The correlation matrix in figure 9 summarizes all the relationships among the parameters (IMD-pressure, IMD-wind, ERA-wind, MERRA-wind, MERRA-TLEF, ERA-SHLF, ERA-pressure, ERA-200 hPa divergence, ERA-VWS, ERA-SST, ERA-MI and ERA-MRH). From this matrix, we can readily find how they correlate. It is observed that ERA-SLHF has very high correlations with ERA-pressure (R2 = 0.74), IMD-pressure (R2 = 0.64), ERA-wind (R2 = –0.81), MERRA-wind (R2 = –0.74), IMD-wind (R2 = –0.65) and MERRA-TLEF (R2 = –0.66). It is also observed that IMD-wind is highly correlated with IMD-pressure (R2 = –0.96), ERA-wind (R2 = 0.69), MERRA-wind (R2 = 0.57) and ERA-pressure (R2 = –0.66). It is also observed that ERA-wind is highly correlated with IMD-pressure (R2 = –0.65), IMD-wind (R2 = 0.69), MERRA-wind (R2 = 0.80), MERRA-TLEF (R2 = 0.60) and ERA-pressure (R2 = –0.82). There is also a good correlation between ERA-upper-level divergence and ERA-MRH (R2 = 0.52), which signifies that strong divergence in the upper level enhances moistening in the middle troposphere. The correlations among other parameters are very small or insignificant. It is clear that during the life period of a TC, intensity is highly correlated with SLHF.

Figure 9
figure 9

Correlation matrix of different parameters of intense TCs over BoB.

Figure 10 shows the variations of SLHF and central pressure for nine different TCs in the categories of SuCS, ESCS, and VSCS, respectively. It is seen that when central pressure is minimum (976.3 mb) the SLHF is maximum, and when central pressure is maximum (1000.6 mb) the SLHF is minimum.

Figure 10
figure 10

Pictorial example of variations of SLHF with central pressure for nine different intense TCs over BoB.

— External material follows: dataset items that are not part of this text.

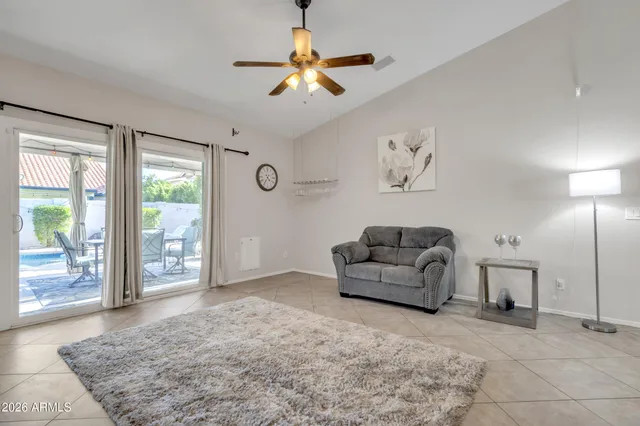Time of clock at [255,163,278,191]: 4:35
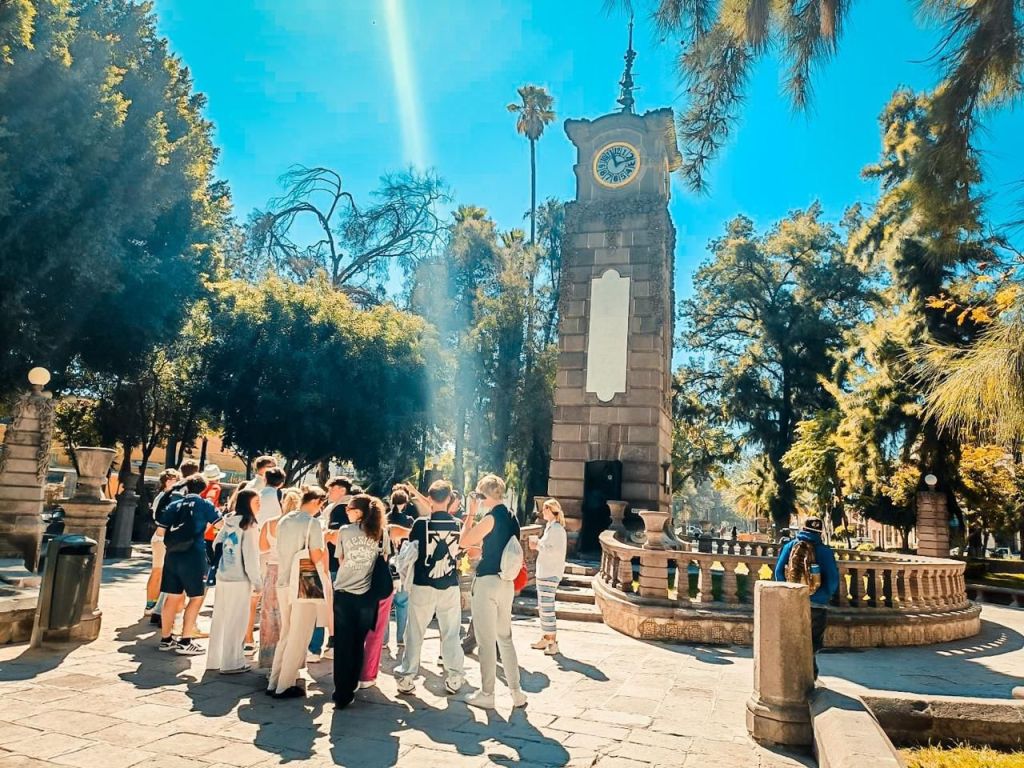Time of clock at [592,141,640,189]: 11:12
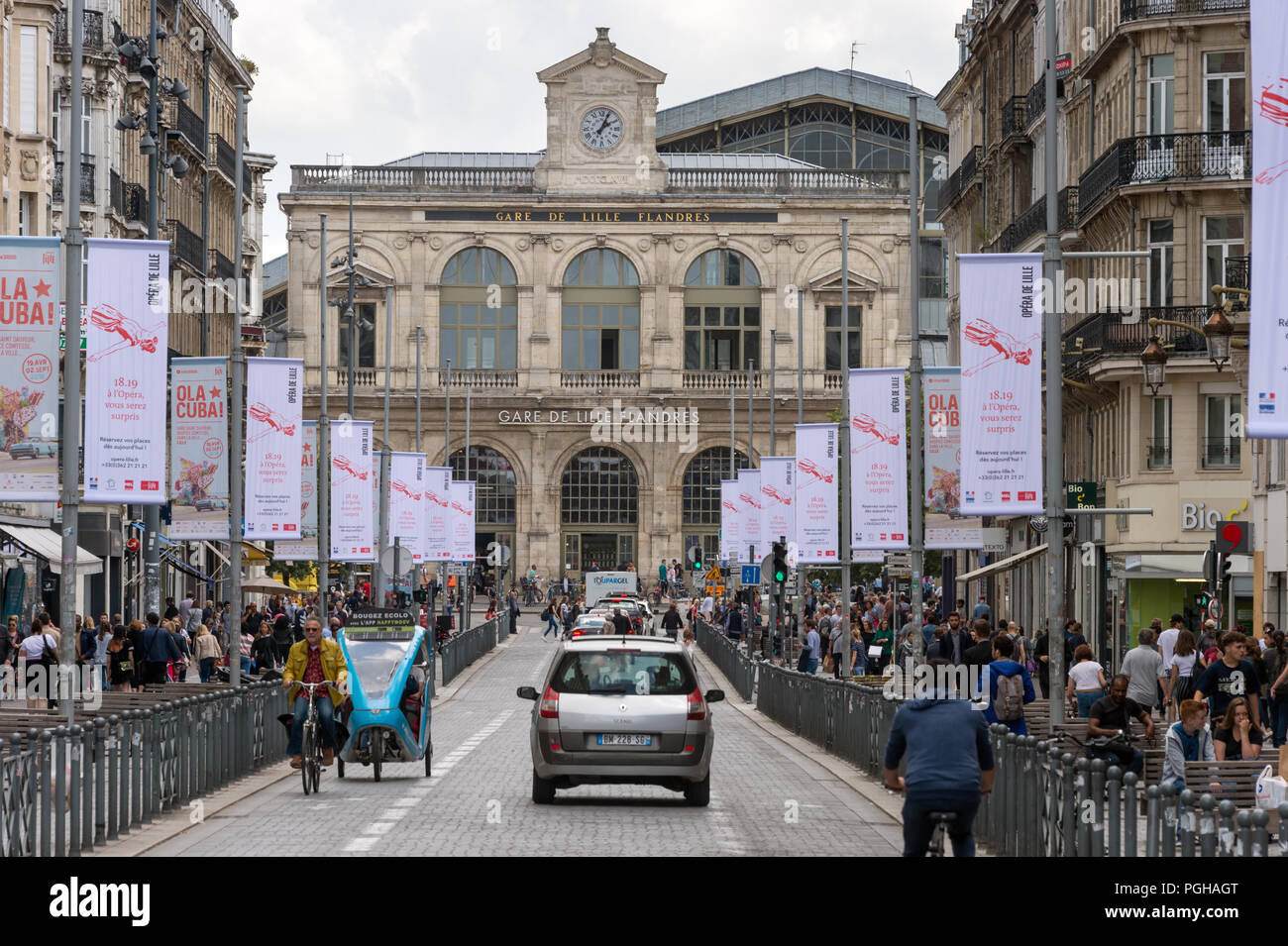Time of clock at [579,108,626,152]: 2:04
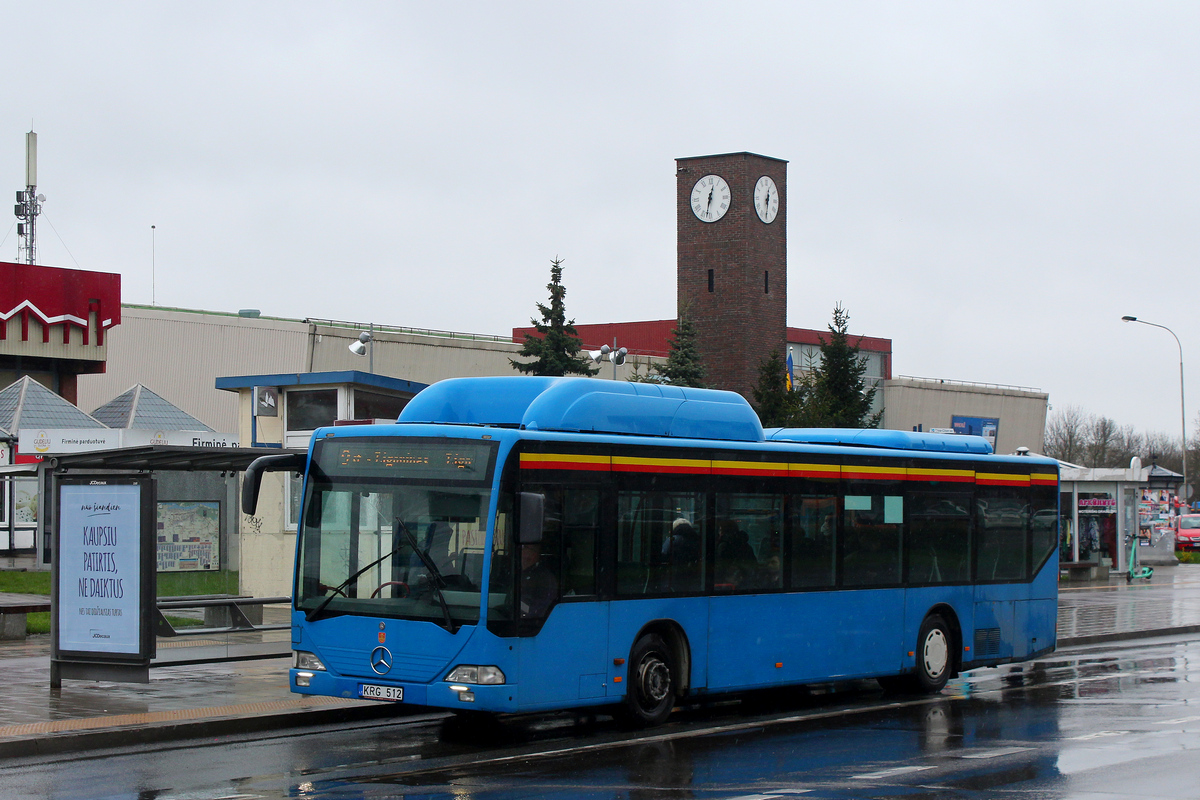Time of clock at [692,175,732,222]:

Figure 11 shows the composite mean of SLHFs during the lifetime of all TCs during the study period. In this figure, we have also overlaid the genesis locations of intense TCs on the composite mean of SLHFs. It is found that SLHF is the maximum in the regions 8–14°N and 88–94°E, which is also the location where the maximum number of the genesis of intense TCs occurs.

Figure 11
figure 11

Composite mean of surface latent heat flux for all the intense cyclones during the period 1990–2019.

4 Conclusions

From the analysis of section 3, it is clear that the maximum number of intense TCs in the BoB form in the post-monsoon season and particularly in November. Almost 60% of these intense TCs originate in the region 8°–14°N and 88°–94°E. The composite mean of SLHF shows that the locations of higher SLHF coincide with the maximum number of genesis locations. Therefore, it can be considered an essential parameter for the genesis of TCs. The SLHF has higher values in the pre-monsoon season compared to the post-monsoon season. Almost 65% of these TCs have SLHF values between 800 and 1400 KJ m–2. Out of all the parameters like SST, SLHF, MI, MRH, VWS, and 200 hPa divergence, SLHF is mostly correlated with the central pressure/max wind of intense TCs. The increase and decrease of SLHF correspond to the increase and decrease in TCs intensity. The highest SLHF corresponds to the lowest central pressure (highest wind speed) and vice versa. Thus, SLHF is the most important among the parameters discussed above for TCs intensification.